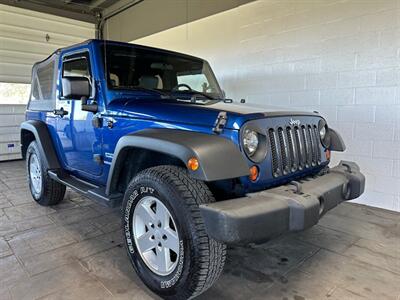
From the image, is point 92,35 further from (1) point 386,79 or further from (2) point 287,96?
(1) point 386,79

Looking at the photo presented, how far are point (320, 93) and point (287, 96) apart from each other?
488 mm

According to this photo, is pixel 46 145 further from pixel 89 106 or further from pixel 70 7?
pixel 70 7

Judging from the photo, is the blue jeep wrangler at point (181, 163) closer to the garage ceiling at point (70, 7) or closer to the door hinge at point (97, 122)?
the door hinge at point (97, 122)

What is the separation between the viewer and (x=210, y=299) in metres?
1.89

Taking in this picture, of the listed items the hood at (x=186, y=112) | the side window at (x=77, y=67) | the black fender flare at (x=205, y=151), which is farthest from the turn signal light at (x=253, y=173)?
the side window at (x=77, y=67)

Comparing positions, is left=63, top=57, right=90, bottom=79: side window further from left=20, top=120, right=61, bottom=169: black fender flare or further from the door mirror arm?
left=20, top=120, right=61, bottom=169: black fender flare

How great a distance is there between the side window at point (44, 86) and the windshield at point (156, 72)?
104 centimetres

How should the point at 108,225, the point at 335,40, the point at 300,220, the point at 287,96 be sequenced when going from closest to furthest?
the point at 300,220 < the point at 108,225 < the point at 335,40 < the point at 287,96

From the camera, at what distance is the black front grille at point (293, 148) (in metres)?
1.91

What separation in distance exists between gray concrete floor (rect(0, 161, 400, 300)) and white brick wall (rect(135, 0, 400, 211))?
0.85m

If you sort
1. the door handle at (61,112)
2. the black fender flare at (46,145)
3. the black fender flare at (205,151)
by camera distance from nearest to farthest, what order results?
the black fender flare at (205,151), the door handle at (61,112), the black fender flare at (46,145)

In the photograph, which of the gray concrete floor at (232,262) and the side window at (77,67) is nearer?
the gray concrete floor at (232,262)

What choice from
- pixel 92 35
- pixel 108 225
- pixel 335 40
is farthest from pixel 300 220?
pixel 92 35

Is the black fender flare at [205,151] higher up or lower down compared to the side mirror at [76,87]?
lower down
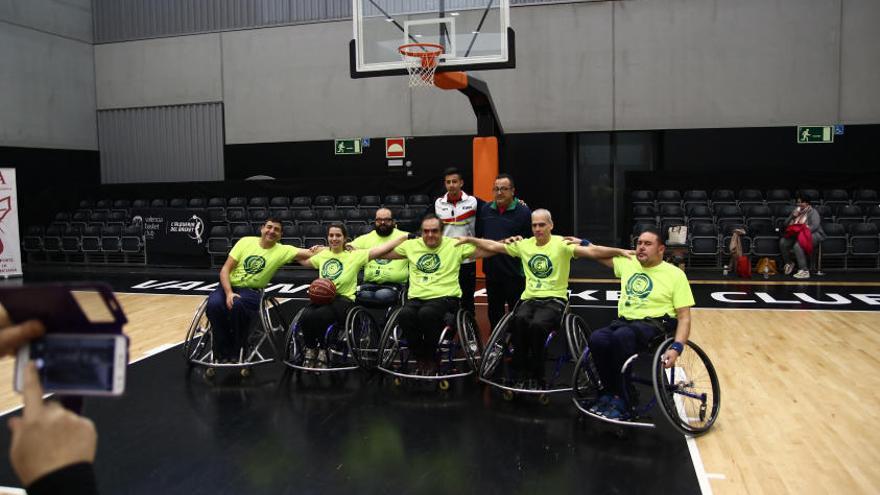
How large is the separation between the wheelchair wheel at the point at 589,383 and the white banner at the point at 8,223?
9.72m

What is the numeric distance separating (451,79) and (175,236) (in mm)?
6781

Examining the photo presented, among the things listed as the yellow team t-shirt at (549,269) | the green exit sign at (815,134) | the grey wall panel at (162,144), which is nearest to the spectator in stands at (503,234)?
the yellow team t-shirt at (549,269)

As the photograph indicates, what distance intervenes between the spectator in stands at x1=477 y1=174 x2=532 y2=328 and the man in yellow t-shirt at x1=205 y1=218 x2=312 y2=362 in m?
1.41

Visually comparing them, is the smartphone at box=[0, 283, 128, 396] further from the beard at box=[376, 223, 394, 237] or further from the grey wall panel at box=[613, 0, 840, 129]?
the grey wall panel at box=[613, 0, 840, 129]

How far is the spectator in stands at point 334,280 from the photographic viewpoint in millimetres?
4875

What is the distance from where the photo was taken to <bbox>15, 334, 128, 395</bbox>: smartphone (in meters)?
1.16

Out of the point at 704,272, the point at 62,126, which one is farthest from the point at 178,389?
the point at 62,126

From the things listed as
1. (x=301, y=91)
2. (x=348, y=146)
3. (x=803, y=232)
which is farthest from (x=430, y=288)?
(x=301, y=91)

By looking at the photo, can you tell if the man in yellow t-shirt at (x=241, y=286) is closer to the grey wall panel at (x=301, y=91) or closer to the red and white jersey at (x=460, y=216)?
the red and white jersey at (x=460, y=216)

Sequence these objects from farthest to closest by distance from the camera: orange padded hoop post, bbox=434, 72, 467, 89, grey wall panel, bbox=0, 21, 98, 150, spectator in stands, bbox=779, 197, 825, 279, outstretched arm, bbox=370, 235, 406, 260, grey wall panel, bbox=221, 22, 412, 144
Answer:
++++++++
- SHORT TASK:
Recast the listing as a numbered list, running from the line with "According to this" up to and including the line with "the point at 300,220 <". Leave out the blank lines.

- RIGHT ANSWER:
1. According to this photo, is pixel 46 145 further from pixel 89 106 or further from pixel 70 7?
2. pixel 70 7
3. Judging from the photo, is the blue jeep wrangler at point (181, 163) closer to the garage ceiling at point (70, 7) or closer to the door hinge at point (97, 122)?
4. the door hinge at point (97, 122)
5. What is the separation between the viewer and (x=210, y=299) in metres?
6. 1.89
7. Taking in this picture, of the listed items the hood at (x=186, y=112) | the side window at (x=77, y=67) | the black fender flare at (x=205, y=151), which is farthest from the turn signal light at (x=253, y=173)?
8. the side window at (x=77, y=67)
9. Comparing positions, is left=63, top=57, right=90, bottom=79: side window further from left=20, top=120, right=61, bottom=169: black fender flare or further from the door mirror arm?
10. left=20, top=120, right=61, bottom=169: black fender flare
11. How great a distance is there between the side window at point (44, 86) and the windshield at point (156, 72)?
12. 104 centimetres
13. How should the point at 108,225, the point at 335,40, the point at 300,220, the point at 287,96 be sequenced when going from closest to furthest?
14. the point at 300,220 < the point at 108,225 < the point at 335,40 < the point at 287,96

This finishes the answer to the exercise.